Année1956
Le soleil vient à peine de se lever. Soudain, le chien dresse les oreilles et se précipite en aboyant dans la basse-cour. Un voleur dans les parages ? J’ouvre la fenêtre. Au même moment, le poulailler résonne de hurlements de terreur et de furieux battements d’ailes. Il y a …Il y a un homme sur le toit ! Un homme, oui ! En caleçon ! Il tient son pantalon et ses chaussures à la main. Les yeux hagards, il marche prudemment sur les tôles qui s‘enfoncent à chaque pas…Il m’aperçoit. Honteux, aux abois, il se retourne vers la maison du voisin dont il vient sans doute de s’échapper. Tiens, tiens…je viens de comprendre. Encore un amant de la jeune voisine ! Il s’excuse par gestes, prêt à sauter sur le sol, mais la présence du chien l’en empêche.
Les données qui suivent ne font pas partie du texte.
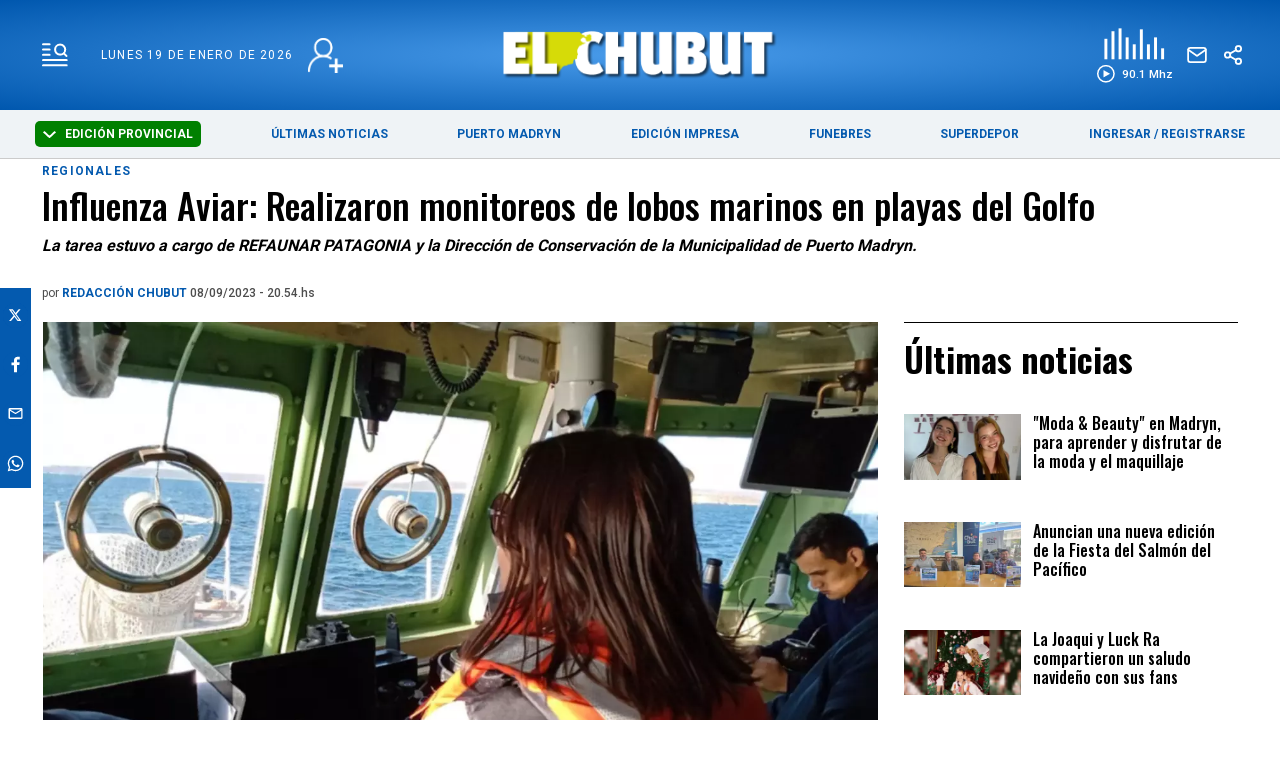

--- FILE ---
content_type: text/html; charset=utf-8
request_url: https://www.google.com/recaptcha/api2/aframe
body_size: 266
content:
<!DOCTYPE HTML><html><head><meta http-equiv="content-type" content="text/html; charset=UTF-8"></head><body><script nonce="ExnOGM2-YttXmibAt5N3uQ">/** Anti-fraud and anti-abuse applications only. See google.com/recaptcha */ try{var clients={'sodar':'https://pagead2.googlesyndication.com/pagead/sodar?'};window.addEventListener("message",function(a){try{if(a.source===window.parent){var b=JSON.parse(a.data);var c=clients[b['id']];if(c){var d=document.createElement('img');d.src=c+b['params']+'&rc='+(localStorage.getItem("rc::a")?sessionStorage.getItem("rc::b"):"");window.document.body.appendChild(d);sessionStorage.setItem("rc::e",parseInt(sessionStorage.getItem("rc::e")||0)+1);localStorage.setItem("rc::h",'1768852644767');}}}catch(b){}});window.parent.postMessage("_grecaptcha_ready", "*");}catch(b){}</script></body></html>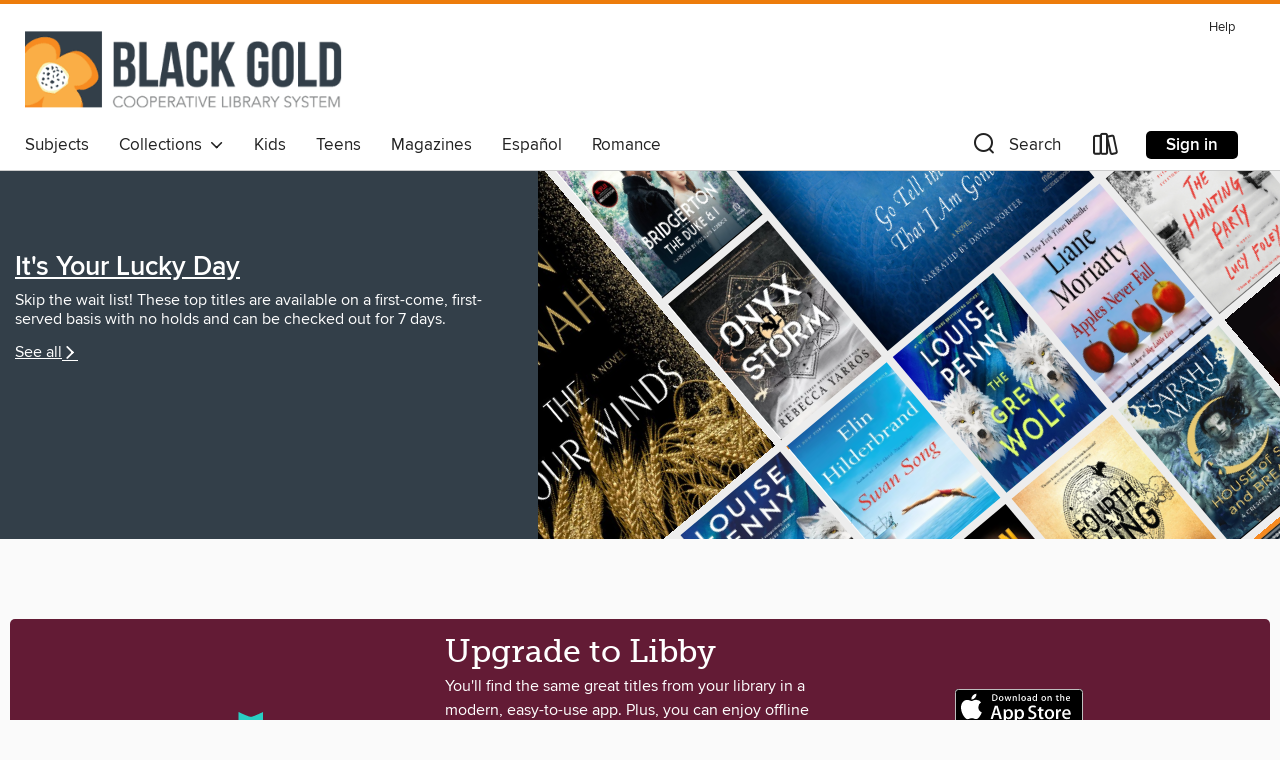

--- FILE ---
content_type: text/css; charset=utf-8
request_url: https://blackgold.overdrive.com/assets/v3/css/45b2cd3100fbdebbdb6e3d5fa7e06ec7/colors.css?primary=%23333f49&primaryR=51&primaryG=63&primaryB=73&primaryFontColor=%23fff&secondary=%23ed7c0b&secondaryR=237&secondaryG=124&secondaryB=11&secondaryFontColor=%23000&bannerIsSecondaryColor=false&defaultColor=%23222
body_size: 1591
content:
.primary-color{color:#333f49!important}.primary-fill{fill:#333f49!important}.primary-background{background-color:#333f49}.primary-font{color:#fff}.primary-font-highlight-box:before{content:'';position:absolute;display:block;top:0;bottom:0;left:0;right:0;background:#fff;opacity:.08}.primary-font-highlight-box:after{content:'';position:absolute;display:block;top:0;bottom:0;left:0;right:0;border:1px dashed #fff;opacity:.28}.secondary-font-highlight-box:before{content:'';position:absolute;display:block;top:0;bottom:0;left:0;right:0;background:#000;opacity:.08}.secondary-font-highlight-box:after{content:'';position:absolute;display:block;top:0;bottom:0;left:0;right:0;border:1px dashed #000;opacity:.28}.Hero .Hero-banner{background:#333f49!important}.Campaign{background:#333f49!important}.Campaign-title{color:#fff}.Campaign-monochrome-svg{fill:#fff}.Campaign-featuredTitle,.Campaign-featuredTitle:hover{color:#fff}.Campaign-author,.Campaign-author:hover{color:#fff}.Campaign-author:hover,.Campaign-learnMoreLink{color:#fff}.Campaign-description{color:#fff}.kindle-trouble-container .od-format-button{color:#000!important}.button.place-a-hold.Button-holdButton{border:2px solid}.button.place-a-hold.Button-holdButton:hover{border:2px solid}.AccountPageMenu-tabListItem{border-color:#333f49!important}.primary-color-hover:hover{color:#333f49!important}.primary-color-focus:focus{color:#333f49!important}.secondary-color{color:#ed7c0b!important}.secondary-fill{fill:#ed7c0b!important}.secondary-color-hoverable{color:#ed7c0b}.secondary-color-hoverable:focus,.secondary-color-hoverable:hover{color:#bd6308}.secondary-background{background:#ed7c0b!important;color:#000!important}.secondary-color-hover:hover{color:#ed7c0b!important}.secondary-background-hover:hover{background:#ed7c0b!important}.secondary-color-focus:focus{color:#ed7c0b!important}.secondary-border-color{border-color:#ed7c0b!important}.secondary-underline{color:#ed7c0b!important;text-decoration:underline}.button.outline[disabled],.button.outline[disabled]:focus,.button.outline[disabled]:hover{color:#666!important;border-color:#666;background:0 0}.spinner{border-bottom:4px solid rgba(0,0,0,.2);border-left:4px solid rgba(0,0,0,.2);border-right:4px solid rgba(0,0,0,.2);border-top:4px solid rgba(0,0,0,.8)}.MergedSite .Header,.nav-container{border-top:4px solid #ed7c0b;background-color:#fff}.notificationDotContainer{background-color:#fff}.BrowseFormats .BrowseFormats-link.is-active:after,.BrowseFormats .BrowseFormats-link:after{background-color:#333f49}.icon-account.expanded{color:#ed7c0b!important}.top-bar-section li:not(.has-form) a:not(.button):not(.close-advantage-tout){color:#222;background-color:#fff}.top-bar-section .open li:not(.has-form) a:not(.button):not(.close-advantage-tout){color:#222;background-color:#fff}.notification-bell-svg{fill:#222;stroke:#222}.top-bar-section ul li{color:#222;background:0 0}.top-bar-section ul li:hover{background:0 0}.top-bar-section ul .open li:not(.has-form) a:not(.button):not(.close-advantage-tout){color:#222;background-color:#fff}.content.f-dropdown div h2,.content.f-dropdown div li h2{color:#333f49}.title-details .loan-button-audiobook .accordion .accordion-navigation a.primary:focus{box-shadow:none;color:#fff}.title-details .loan-button-audiobook .accordion .accordion-navigation a.primary:hover{color:#fff}.top-bar.expanded .toggle-topbar.menu-icon{color:#ed7c0b}nav.top-bar{background-color:#fff}nav.top-bar li.search-icon i.expanded{color:#ed7c0b}.top-bar.expanded .toggle-topbar.browse a{color:#ed7c0b}ul#lending-period-options-mobile.f-dropdown li a:after,ul#lending-period-options-mobile.f-dropdown li a:hover,ul#lending-period-options.f-dropdown li a:after,ul#lending-period-options.f-dropdown li a:hover{color:#ed7c0b}ul.pagination li.current a:focus,ul.pagination li.current a:hover,ul.pagination li.current button:focus,ul.pagination li.current button:hover{background:#333f49}.Toaster-toast:not(.is-burnt),.sample-only-banner{background-color:#ed7c0b;color:#000}.sample-only-banner__message h1,.sample-only-banner__message h2,.sample-only-banner__message h3,.sample-only-banner__message h4,.sample-only-banner__message h5,.sample-only-banner__message h6{color:#000}.accordion-navigation .content a li:hover{color:#ed7c0b}.library-card-sign-up a:hover{color:#333f49}span.selected,span.selected:hover{border-color:#ed7c0b}.collection-link.primary-color-hover:hover span.selected{border-color:#333f49}.Autocompletions .Autocompletions-item.is-active{border-left:solid 2px #ed7c0b!important}[dir=rtl] .Autocompletions .Autocompletions-item.is-active{border-left:inherit!important;border-right:solid 2px #ed7c0b!important}.media-container.list-view ul li .title-container .title-contents .title-header-bar.available-title a{color:#fff;background:#ed7c0b}.Nav-searchIcon--desktop.is-selected{border-bottom:2px solid #ed7c0b}.Nav-collectionsDropLink.open .Nav-collectionsDropArrow{color:#ed7c0b!important}.MobileNav-roomLibraryName,.Nav-room-logo--desktop{color:#ed7c0b!important}.DesktopNavLinks .DesktopNavLinks-link{color:#222}.Nav-accountDropArrow{color:#222}.Nav-collectionsDropArrow{color:#222}.Nav-searchIcon--desktop{color:#222}.Nav-bookshelfIcon--desktop{color:#222}.Nav-advancedSearch{color:#222}.Nav-advancedSearch:hover{color:#222}.Nav-advancedSearch:focus{color:#222}.Nav-advancedSearchCaret{color:#222}.getACardPromoHeader p{color:#222}.MobileNav{background-color:#fff;color:#222}.MobileNav-bookshelfIcon{color:#222}.MobileNav-hamburgerIcon{color:#222}.MobileNav-submitSearch{color:#222}.MobileNav-advancedSearch{color:#000;background-color:#fff}.MobileNav-searchInput{background:0 0!important}.Nav .Nav-searchBar{border-bottom:1px solid #ccc}.MobileNav-roomLogo,.Nav-room-sub-logo--desktop{color:#666}a.Nav-backToMainCollection{color:#222}a.Nav-backToMainCollection:hover{color:#222}.Nav-topRightLink:not(:first-child){border-left:1px solid #cdccd1}[dir=rtl] .Nav-topRightLink:not(:first-child){border-left:inherit;border-right:1px solid #cdccd1}.search-bar input{background:#fff!important}.MobileNav-clearSearchIcon,.Nav-clearSearch{background:#555}p.advantage-tout-text{color:#222}p.advantage-tout-text:hover{color:#222}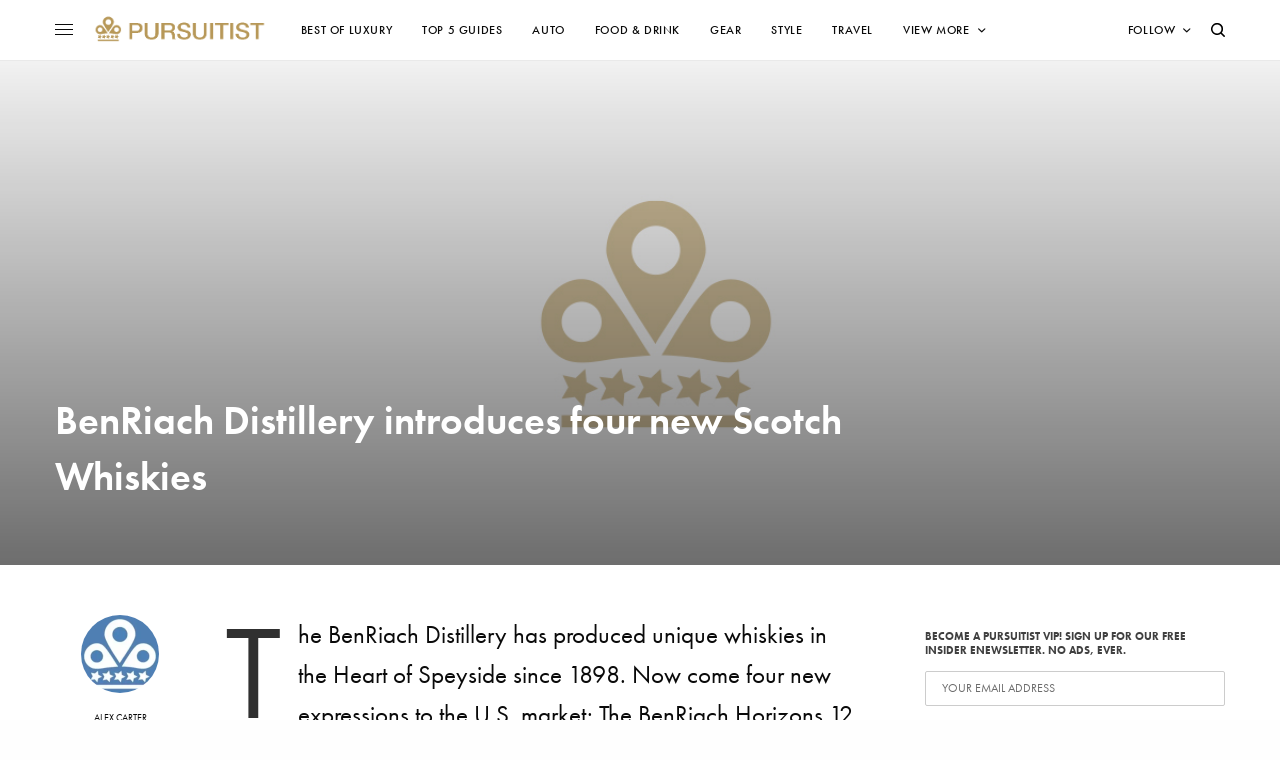

--- FILE ---
content_type: text/css
request_url: https://cdn.pursuitist.com/wp-content/themes/theissue-pursuitist/style.css?ver=1.6.9
body_size: 290
content:
/*
	Theme Name: The Issue Child Theme for Pursuitist
	Theme URI: http://themeforest.net/user/fuelthemes
	Description: <strong>A Premium theme for magazine, editor, community and more! WordPress Theme by <a href="http://www.themeforest.net/user/fuelthemes">fuelthemes</a></strong> – Update notifications available on Twitter and Themeforest <a href="http://twitter.com/anteksiler">Follow us on twitter</a> – <a href="http://themeforest.net/user/fuelthemes">Follow us on Themeforest</a>
	Version: 1.0.0
	Author: fuelthemes
	Template: theissue
	Text Domain: theissue
	Domain Path: /inc/languages
*/
.post-detail-style2.format-video .thb-article-featured-image {
	max-height: none;
	height: auto;
}
.post-detail-style2.format-video .thb-article-featured-image iframe {
	width: 100%;
}


--- FILE ---
content_type: application/javascript
request_url: https://pursuitist.com/ads-beacon.js?ts=3501
body_size: -37
content:
// this beacon is used by Presslabs for metric computations on pursuitist.com
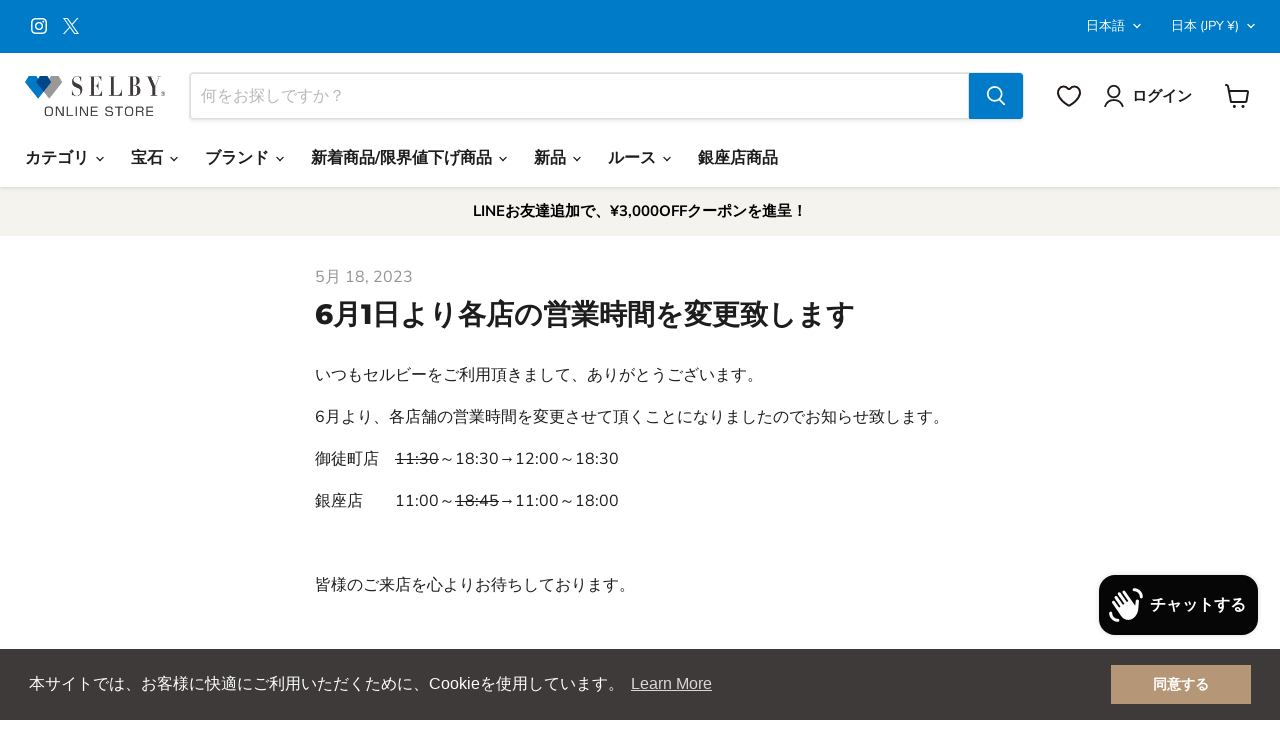

--- FILE ---
content_type: text/css
request_url: https://www.selby.shop/cdn/shop/t/31/assets/boost-sd-custom.css?v=1763840729790
body_size: -616
content:
/*# sourceMappingURL=/cdn/shop/t/31/assets/boost-sd-custom.css.map?v=1763840729790 */


--- FILE ---
content_type: text/javascript
request_url: https://www.selby.shop/cdn/shop/t/31/assets/boost-sd-custom.js?v=1763840729790
body_size: -688
content:
//# sourceMappingURL=/cdn/shop/t/31/assets/boost-sd-custom.js.map?v=1763840729790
Comme il faut aider son prochain, fût-il en petite tenue, je descends donc retenir notre bête.
Mais, ce funambule en slip, cet acrobate agile et intrépide, n’est autre que…le notaire du village ! Ca alors !
-Chut…Soyez discrète, s’il vous plaît, je…je ne sais pas comment…murmure-t-il en se rhabillant.
-Moi, vous savez…Ces histoires-là ne me regardent pas…
Le mari avait 70 ans, sa femme, 30. Ils faisaient chambre séparée. Mais, comme elle avait peur de dormir seule, surtout les nuits d’orage, elle recherchait la protection rapprochée d’un officier ministériel.